TEXT PASSAGE
▶

For the first time, the UNESCO Campuses addressed teachers on a key issue: how to educate students about the environment. This online Masterclass allowed for a dialogue between 250 teachers and five experts on the subject. This discussion will continue in the classroom thanks to an educational resource kit designed by the latter.

According to the latest UNESCO study, only 19% of secondary school textbooks deal with the issue of biodiversity, which is too little compared to the climate emergency. Faced with the growing commitment of young people in favor of the environment and their fears for the future, teachers are on the front line to accompany them in their reflections. To overcome the disparities in access to resources on the subject, UNESCO organized for the first time a Campus, in the form of a Masterclass.

Five experts were brought together to meet the pedagogical needs of 250 French-speaking teachers from 32 different countries: France, Gabon, Senegal, Mali, Lebanon, Peru, Qatar, Portugal, Burundi, Canada...

◀

MATERIAL PROVIDED
▶

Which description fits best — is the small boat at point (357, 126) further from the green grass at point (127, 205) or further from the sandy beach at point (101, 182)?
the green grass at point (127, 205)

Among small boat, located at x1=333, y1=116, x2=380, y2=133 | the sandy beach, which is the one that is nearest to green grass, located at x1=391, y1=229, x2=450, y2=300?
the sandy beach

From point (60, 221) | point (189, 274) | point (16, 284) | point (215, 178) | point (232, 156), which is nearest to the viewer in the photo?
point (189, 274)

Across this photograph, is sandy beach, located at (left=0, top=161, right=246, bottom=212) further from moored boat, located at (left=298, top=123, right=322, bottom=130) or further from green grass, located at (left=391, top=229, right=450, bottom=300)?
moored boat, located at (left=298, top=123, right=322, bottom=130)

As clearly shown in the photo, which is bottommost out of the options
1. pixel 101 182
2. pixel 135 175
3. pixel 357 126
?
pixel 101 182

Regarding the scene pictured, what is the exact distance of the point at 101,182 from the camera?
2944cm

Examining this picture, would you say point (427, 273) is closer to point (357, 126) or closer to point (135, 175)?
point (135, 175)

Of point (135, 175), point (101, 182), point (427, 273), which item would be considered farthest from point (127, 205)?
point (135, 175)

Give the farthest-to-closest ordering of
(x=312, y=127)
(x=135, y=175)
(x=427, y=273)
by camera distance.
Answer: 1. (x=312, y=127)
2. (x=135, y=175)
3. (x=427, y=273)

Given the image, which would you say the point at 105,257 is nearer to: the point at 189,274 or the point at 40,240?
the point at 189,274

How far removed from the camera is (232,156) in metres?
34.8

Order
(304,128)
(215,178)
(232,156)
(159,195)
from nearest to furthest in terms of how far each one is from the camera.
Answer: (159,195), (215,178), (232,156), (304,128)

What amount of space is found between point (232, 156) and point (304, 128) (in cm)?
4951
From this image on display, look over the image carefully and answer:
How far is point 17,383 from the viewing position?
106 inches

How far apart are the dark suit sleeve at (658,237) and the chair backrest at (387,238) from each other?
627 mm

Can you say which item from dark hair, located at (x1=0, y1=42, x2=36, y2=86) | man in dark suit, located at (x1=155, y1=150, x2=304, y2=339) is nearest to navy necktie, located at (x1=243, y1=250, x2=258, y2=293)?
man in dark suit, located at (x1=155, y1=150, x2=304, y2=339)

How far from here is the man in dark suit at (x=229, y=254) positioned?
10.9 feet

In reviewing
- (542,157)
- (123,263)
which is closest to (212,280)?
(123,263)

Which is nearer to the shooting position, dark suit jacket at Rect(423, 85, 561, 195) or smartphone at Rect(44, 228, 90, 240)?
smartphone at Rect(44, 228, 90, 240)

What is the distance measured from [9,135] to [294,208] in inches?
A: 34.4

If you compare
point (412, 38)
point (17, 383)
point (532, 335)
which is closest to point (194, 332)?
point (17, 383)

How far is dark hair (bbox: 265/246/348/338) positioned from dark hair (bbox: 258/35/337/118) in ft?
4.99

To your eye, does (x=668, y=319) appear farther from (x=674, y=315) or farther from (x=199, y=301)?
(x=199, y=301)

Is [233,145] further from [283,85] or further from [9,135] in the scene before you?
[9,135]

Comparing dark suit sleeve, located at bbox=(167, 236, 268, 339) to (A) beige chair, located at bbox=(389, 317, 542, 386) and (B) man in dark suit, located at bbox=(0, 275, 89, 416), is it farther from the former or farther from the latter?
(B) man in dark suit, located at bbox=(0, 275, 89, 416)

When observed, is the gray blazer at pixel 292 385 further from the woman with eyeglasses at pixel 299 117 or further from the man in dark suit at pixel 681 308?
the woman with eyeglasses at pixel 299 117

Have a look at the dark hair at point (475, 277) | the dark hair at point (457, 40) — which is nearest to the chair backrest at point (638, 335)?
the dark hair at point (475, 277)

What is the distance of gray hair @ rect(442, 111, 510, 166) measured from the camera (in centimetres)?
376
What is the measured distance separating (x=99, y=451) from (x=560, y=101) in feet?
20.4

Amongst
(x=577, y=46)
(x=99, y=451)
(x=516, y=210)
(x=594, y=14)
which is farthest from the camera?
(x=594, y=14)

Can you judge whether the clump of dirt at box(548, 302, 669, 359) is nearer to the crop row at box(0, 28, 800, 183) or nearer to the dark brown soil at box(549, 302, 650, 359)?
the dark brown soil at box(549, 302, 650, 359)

◀

GOAL 1
In the passage about the UNESCO Campuses, give the part from the words "According to the" through "of a Masterclass." again, swapping "biodiversity" for "ecology".
GOAL 2
Reproduce the entries word for word, starting with the line containing "Is [233,145] further" and running through the last of the entries.

RESPONSE 1
According to the latest UNESCO study, only 19% of secondary school textbooks deal with the issue of ecology, which is too little compared to the climate emergency. Faced with the growing commitment of young people in favor of the environment and their fears for the future, teachers are on the front line to accompany them in their reflections. To overcome the disparities in access to resources on the subject, UNESCO organized for the first time a Campus, in the form of a Masterclass.

RESPONSE 2
Is [233,145] further from [283,85] or further from [9,135] in the scene before you?
[9,135]

Comparing dark suit sleeve, located at bbox=(167, 236, 268, 339) to (A) beige chair, located at bbox=(389, 317, 542, 386) and (B) man in dark suit, located at bbox=(0, 275, 89, 416), is it farther from the former or farther from the latter?
(B) man in dark suit, located at bbox=(0, 275, 89, 416)

When observed, is the gray blazer at pixel 292 385 further from the woman with eyeglasses at pixel 299 117 or further from the man in dark suit at pixel 681 308?
the woman with eyeglasses at pixel 299 117

Have a look at the dark hair at point (475, 277) | the dark hair at point (457, 40) — which is nearest to the chair backrest at point (638, 335)?
the dark hair at point (475, 277)

What is the distance of gray hair @ rect(442, 111, 510, 166) measured from the camera (in centimetres)?
376
What is the measured distance separating (x=99, y=451) from (x=560, y=101) in feet?
20.4

Amongst
(x=577, y=46)
(x=99, y=451)
(x=516, y=210)
(x=594, y=14)
which is farthest from the camera?
(x=594, y=14)

Can you judge whether the clump of dirt at box(548, 302, 669, 359) is nearer to the crop row at box(0, 28, 800, 183) or nearer to the dark brown soil at box(549, 302, 650, 359)?
the dark brown soil at box(549, 302, 650, 359)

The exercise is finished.